WRITTEN TASK:
Copy every line of the records below word for word, leaving out the pictures.

— Start MATERIAL PROVIDED —

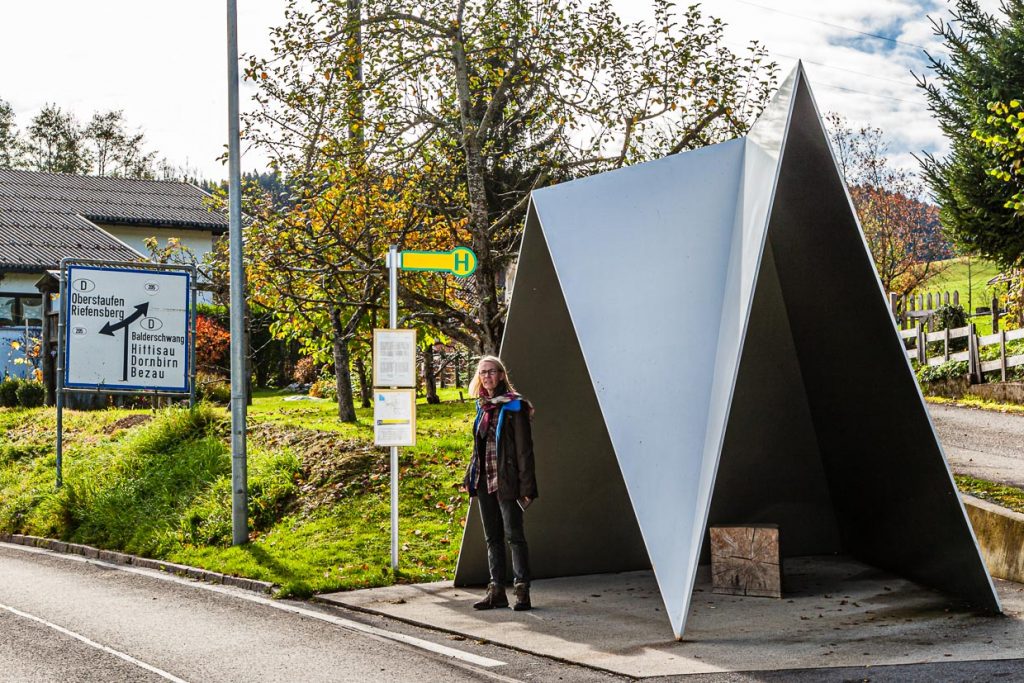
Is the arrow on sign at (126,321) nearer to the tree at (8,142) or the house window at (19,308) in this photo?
the house window at (19,308)

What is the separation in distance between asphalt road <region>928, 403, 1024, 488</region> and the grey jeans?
19.8 ft

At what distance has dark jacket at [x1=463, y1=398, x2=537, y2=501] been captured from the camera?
830 centimetres

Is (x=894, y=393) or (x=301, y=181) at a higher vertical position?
(x=301, y=181)

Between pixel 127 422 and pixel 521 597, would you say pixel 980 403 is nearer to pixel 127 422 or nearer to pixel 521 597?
pixel 127 422

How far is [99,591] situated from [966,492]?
866 cm

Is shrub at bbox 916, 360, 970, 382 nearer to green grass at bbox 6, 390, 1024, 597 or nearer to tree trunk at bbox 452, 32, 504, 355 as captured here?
green grass at bbox 6, 390, 1024, 597

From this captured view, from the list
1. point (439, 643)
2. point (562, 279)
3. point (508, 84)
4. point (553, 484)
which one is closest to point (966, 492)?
point (553, 484)

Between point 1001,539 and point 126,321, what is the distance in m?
12.8

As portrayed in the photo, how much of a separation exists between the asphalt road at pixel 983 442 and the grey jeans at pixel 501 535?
6038mm

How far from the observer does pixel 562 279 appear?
8.41m

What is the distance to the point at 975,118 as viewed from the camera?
934 inches

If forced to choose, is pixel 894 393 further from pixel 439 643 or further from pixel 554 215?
pixel 439 643

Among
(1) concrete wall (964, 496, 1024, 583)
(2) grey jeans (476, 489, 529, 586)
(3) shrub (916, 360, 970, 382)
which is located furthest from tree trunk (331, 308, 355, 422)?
(3) shrub (916, 360, 970, 382)

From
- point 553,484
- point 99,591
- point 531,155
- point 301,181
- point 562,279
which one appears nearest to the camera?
point 562,279
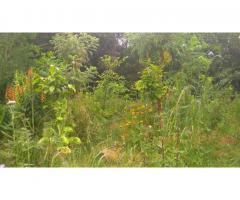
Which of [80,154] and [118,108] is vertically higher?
[118,108]

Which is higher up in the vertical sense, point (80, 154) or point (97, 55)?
point (97, 55)

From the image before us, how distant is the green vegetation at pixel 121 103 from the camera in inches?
193

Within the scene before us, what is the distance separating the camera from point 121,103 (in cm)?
499

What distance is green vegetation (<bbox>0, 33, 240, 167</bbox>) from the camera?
491cm
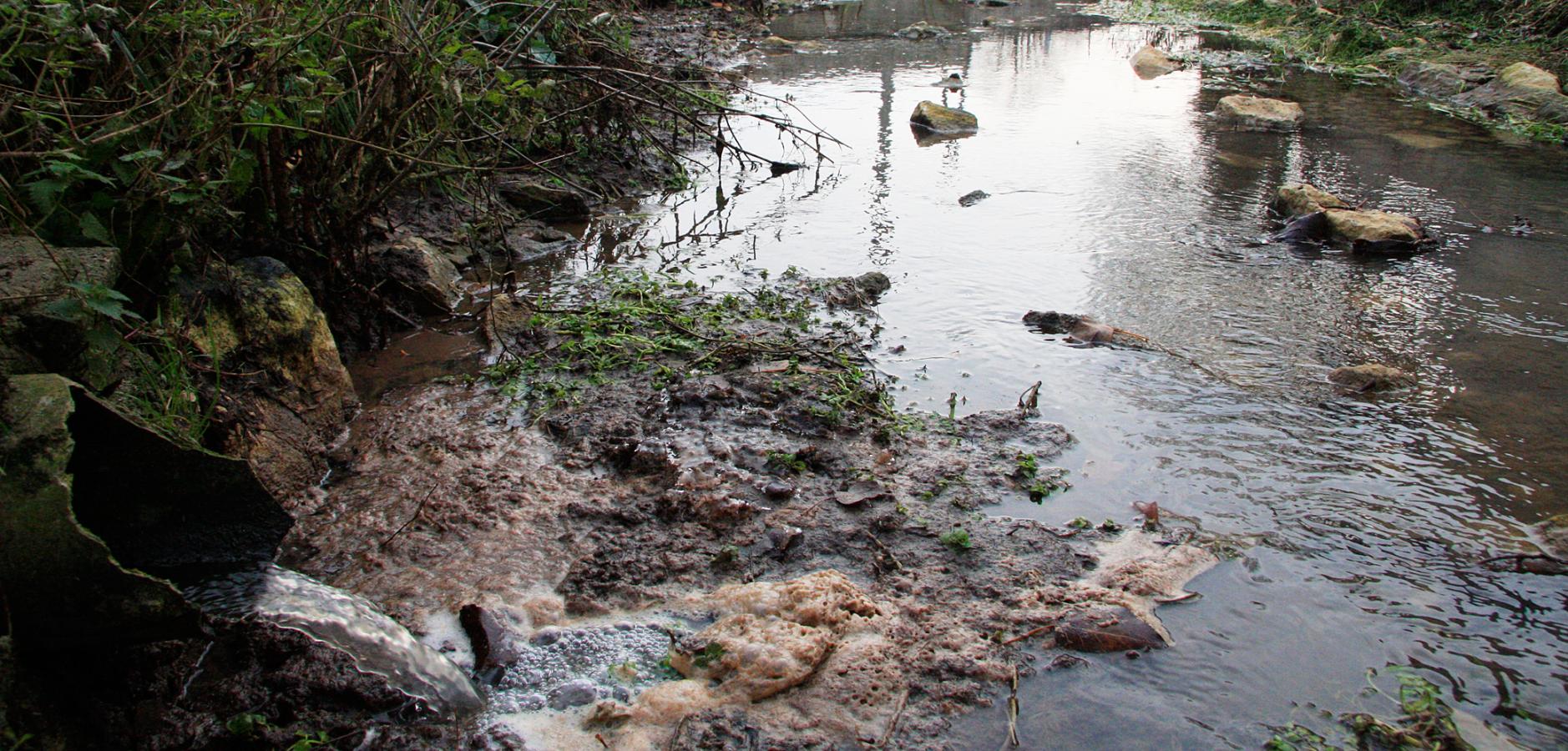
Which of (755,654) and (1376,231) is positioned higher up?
(1376,231)

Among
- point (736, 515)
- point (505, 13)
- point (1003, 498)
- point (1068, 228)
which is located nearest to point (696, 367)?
point (736, 515)

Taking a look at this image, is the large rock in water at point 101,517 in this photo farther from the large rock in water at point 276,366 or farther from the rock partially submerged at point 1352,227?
the rock partially submerged at point 1352,227

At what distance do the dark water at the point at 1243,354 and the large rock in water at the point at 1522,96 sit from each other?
2.09 ft

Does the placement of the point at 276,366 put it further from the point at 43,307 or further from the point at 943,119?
the point at 943,119

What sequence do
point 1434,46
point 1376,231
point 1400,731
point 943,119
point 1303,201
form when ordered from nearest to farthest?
point 1400,731, point 1376,231, point 1303,201, point 943,119, point 1434,46

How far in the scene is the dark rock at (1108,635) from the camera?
256 centimetres

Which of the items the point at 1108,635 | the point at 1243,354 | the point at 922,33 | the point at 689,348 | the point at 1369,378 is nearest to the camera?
the point at 1108,635

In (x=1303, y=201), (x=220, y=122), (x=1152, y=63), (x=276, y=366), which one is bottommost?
(x=1303, y=201)

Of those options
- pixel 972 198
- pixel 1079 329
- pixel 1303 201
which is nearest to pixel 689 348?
pixel 1079 329

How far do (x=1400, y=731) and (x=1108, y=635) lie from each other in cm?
68

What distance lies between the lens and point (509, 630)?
8.48 feet

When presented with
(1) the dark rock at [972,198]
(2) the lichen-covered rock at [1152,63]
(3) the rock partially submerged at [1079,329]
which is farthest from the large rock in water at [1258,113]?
(3) the rock partially submerged at [1079,329]

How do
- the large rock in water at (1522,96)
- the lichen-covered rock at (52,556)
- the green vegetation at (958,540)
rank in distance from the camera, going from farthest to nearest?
the large rock in water at (1522,96), the green vegetation at (958,540), the lichen-covered rock at (52,556)

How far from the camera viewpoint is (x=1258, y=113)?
8.94 meters
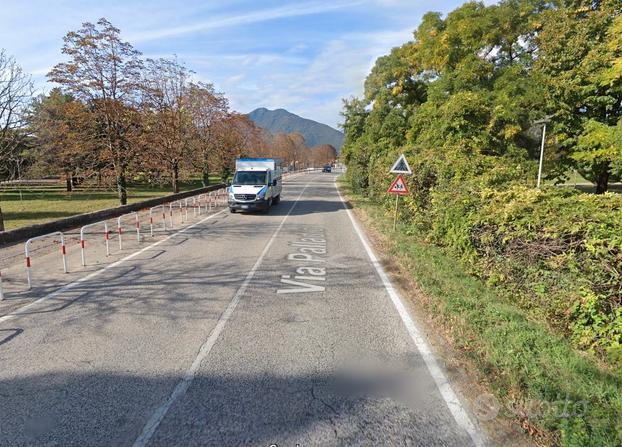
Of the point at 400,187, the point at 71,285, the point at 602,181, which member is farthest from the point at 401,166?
the point at 602,181

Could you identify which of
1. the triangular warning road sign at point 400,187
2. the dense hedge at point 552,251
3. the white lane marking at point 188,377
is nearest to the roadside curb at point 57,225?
the white lane marking at point 188,377

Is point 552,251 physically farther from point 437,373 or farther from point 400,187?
point 400,187

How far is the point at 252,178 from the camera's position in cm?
1717

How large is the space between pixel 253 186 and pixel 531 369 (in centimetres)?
1429

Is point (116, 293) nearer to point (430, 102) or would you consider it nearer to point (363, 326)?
point (363, 326)

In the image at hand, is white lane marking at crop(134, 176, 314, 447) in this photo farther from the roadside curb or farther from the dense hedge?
the roadside curb

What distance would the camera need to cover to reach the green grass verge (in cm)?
274

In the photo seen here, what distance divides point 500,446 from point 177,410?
8.90ft

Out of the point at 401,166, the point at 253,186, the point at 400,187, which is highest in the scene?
the point at 401,166

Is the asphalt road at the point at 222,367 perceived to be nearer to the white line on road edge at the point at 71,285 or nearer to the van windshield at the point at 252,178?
the white line on road edge at the point at 71,285

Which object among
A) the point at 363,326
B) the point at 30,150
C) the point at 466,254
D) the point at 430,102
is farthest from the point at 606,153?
the point at 30,150

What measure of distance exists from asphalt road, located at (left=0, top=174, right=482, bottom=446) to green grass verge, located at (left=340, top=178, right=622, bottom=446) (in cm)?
50

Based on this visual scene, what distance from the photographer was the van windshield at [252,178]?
55.9 feet

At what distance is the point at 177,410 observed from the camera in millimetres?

— End MATERIAL PROVIDED —

IN RESPONSE:
Is the arrow on sign at (126,321) nearer to the tree at (8,142) or the house window at (19,308) in this photo?
the house window at (19,308)

What is the separation in distance between asphalt road <region>928, 403, 1024, 488</region> and the grey jeans?
19.8 ft

At what distance has dark jacket at [x1=463, y1=398, x2=537, y2=501] been captured from the camera?
830 centimetres

Is (x=894, y=393) or (x=301, y=181) at a higher vertical position?
(x=301, y=181)

Between pixel 127 422 and pixel 521 597, would you say pixel 980 403 is nearer to pixel 127 422 or nearer to pixel 521 597?
pixel 127 422

How far is [99,591] situated from [966,492]?
866 cm

Is shrub at bbox 916, 360, 970, 382 nearer to green grass at bbox 6, 390, 1024, 597 or nearer to tree trunk at bbox 452, 32, 504, 355 as captured here?
green grass at bbox 6, 390, 1024, 597

From this captured view, from the list
1. point (439, 643)
2. point (562, 279)
3. point (508, 84)
4. point (553, 484)
which one is closest to point (966, 492)?
point (553, 484)

Between point 1001,539 and point 126,321, what is the distance in m?
12.8

As portrayed in the photo, how much of a separation exists between the asphalt road at pixel 983 442 and the grey jeans at pixel 501 535?
6038mm

How far from the observer does pixel 562 279 appear?
8.41m

What is the distance to the point at 975,118 as viewed from the camera?
934 inches

If forced to choose, is pixel 894 393 further from pixel 439 643 or further from pixel 554 215?
pixel 439 643

Among
(1) concrete wall (964, 496, 1024, 583)
(2) grey jeans (476, 489, 529, 586)
(3) shrub (916, 360, 970, 382)
which is located furthest from tree trunk (331, 308, 355, 422)?
(3) shrub (916, 360, 970, 382)

From
- point 553,484
- point 99,591
- point 531,155
- point 301,181
- point 562,279
which one appears nearest to the camera?
point 562,279
Which of [80,154] and [118,108] is vertically higher?
[118,108]

Which is higher up in the vertical sense, point (80, 154) or point (97, 55)?
point (97, 55)

From the image before us, how distant is the green vegetation at pixel 121 103 from the camera in inches?
193

Within the scene before us, what is the distance separating the camera from point 121,103 (in cm)?
499

What distance is green vegetation (<bbox>0, 33, 240, 167</bbox>) from the camera?
491cm
Which of (755,654) and (1376,231) is positioned higher up?
(1376,231)

Among
- point (736, 515)
- point (505, 13)
- point (1003, 498)
- point (1068, 228)
which is located nearest to point (696, 367)?
point (736, 515)

Taking a look at this image, is the large rock in water at point 101,517 in this photo farther from the large rock in water at point 276,366 or farther from the rock partially submerged at point 1352,227?
the rock partially submerged at point 1352,227

At what distance do the dark water at the point at 1243,354 and the large rock in water at the point at 1522,96 sit from each other?
2.09 ft

Does the placement of the point at 276,366 put it further from the point at 43,307 or further from the point at 943,119?
the point at 943,119

What sequence do
point 1434,46
point 1376,231
point 1400,731
point 943,119
point 1303,201
form when ordered from nearest to farthest?
point 1400,731, point 1376,231, point 1303,201, point 943,119, point 1434,46

How far in the scene is the dark rock at (1108,635) from the camera?
256 centimetres

Which of the items the point at 1108,635 | the point at 1243,354 | the point at 922,33 | the point at 689,348 | the point at 1369,378 is nearest to the camera?
the point at 1108,635

In (x=1303, y=201), (x=220, y=122), (x=1152, y=63), (x=276, y=366), which one is bottommost?
(x=1303, y=201)

Of those options
- pixel 972 198
- pixel 1079 329
- pixel 1303 201
which is nearest to pixel 689 348?
pixel 1079 329

How far do (x=1400, y=731) and (x=1108, y=635) lie from each other in cm?
68

What distance lies between the lens and point (509, 630)?
8.48 feet

When presented with
(1) the dark rock at [972,198]
(2) the lichen-covered rock at [1152,63]
(3) the rock partially submerged at [1079,329]
which is farthest from the large rock in water at [1258,113]?
(3) the rock partially submerged at [1079,329]

How do
- the large rock in water at (1522,96)
- the lichen-covered rock at (52,556)
- the green vegetation at (958,540)
rank in distance from the camera, going from farthest to nearest?
the large rock in water at (1522,96), the green vegetation at (958,540), the lichen-covered rock at (52,556)

How far from the camera viewpoint is (x=1258, y=113)?
8.94 meters
Of the point at 400,187, the point at 71,285, the point at 602,181, which member is farthest from the point at 401,166?
the point at 602,181

Could you identify which of
1. the triangular warning road sign at point 400,187
2. the dense hedge at point 552,251
3. the white lane marking at point 188,377
is nearest to the roadside curb at point 57,225?
the white lane marking at point 188,377

Is point 552,251 physically farther from point 437,373 or farther from point 400,187?
point 400,187

How far is the point at 252,178 from the camera's position in cm?
1717

How large is the space between pixel 253 186 and pixel 531 369 (in centimetres)?
1429

Is point (116, 293) nearer to point (430, 102) or would you consider it nearer to point (363, 326)?
point (363, 326)

In the image at hand, is white lane marking at crop(134, 176, 314, 447) in this photo farther from the roadside curb or farther from the dense hedge?
the roadside curb

What distance would the camera need to cover to reach the green grass verge (in cm)?
274

In the photo seen here, what distance divides point 500,446 from point 177,410?
8.90ft

Out of the point at 401,166, the point at 253,186, the point at 400,187, which is highest in the scene?
the point at 401,166

Is the asphalt road at the point at 222,367 perceived to be nearer to the white line on road edge at the point at 71,285 or nearer to the van windshield at the point at 252,178?
the white line on road edge at the point at 71,285

Which object among
A) the point at 363,326
B) the point at 30,150
C) the point at 466,254
D) the point at 430,102
is farthest from the point at 606,153?
the point at 30,150

What measure of distance exists from asphalt road, located at (left=0, top=174, right=482, bottom=446) to green grass verge, located at (left=340, top=178, right=622, bottom=446) (in cm)?
50

Based on this visual scene, what distance from the photographer was the van windshield at [252,178]?
55.9 feet

At what distance is the point at 177,410 observed from the camera in millimetres?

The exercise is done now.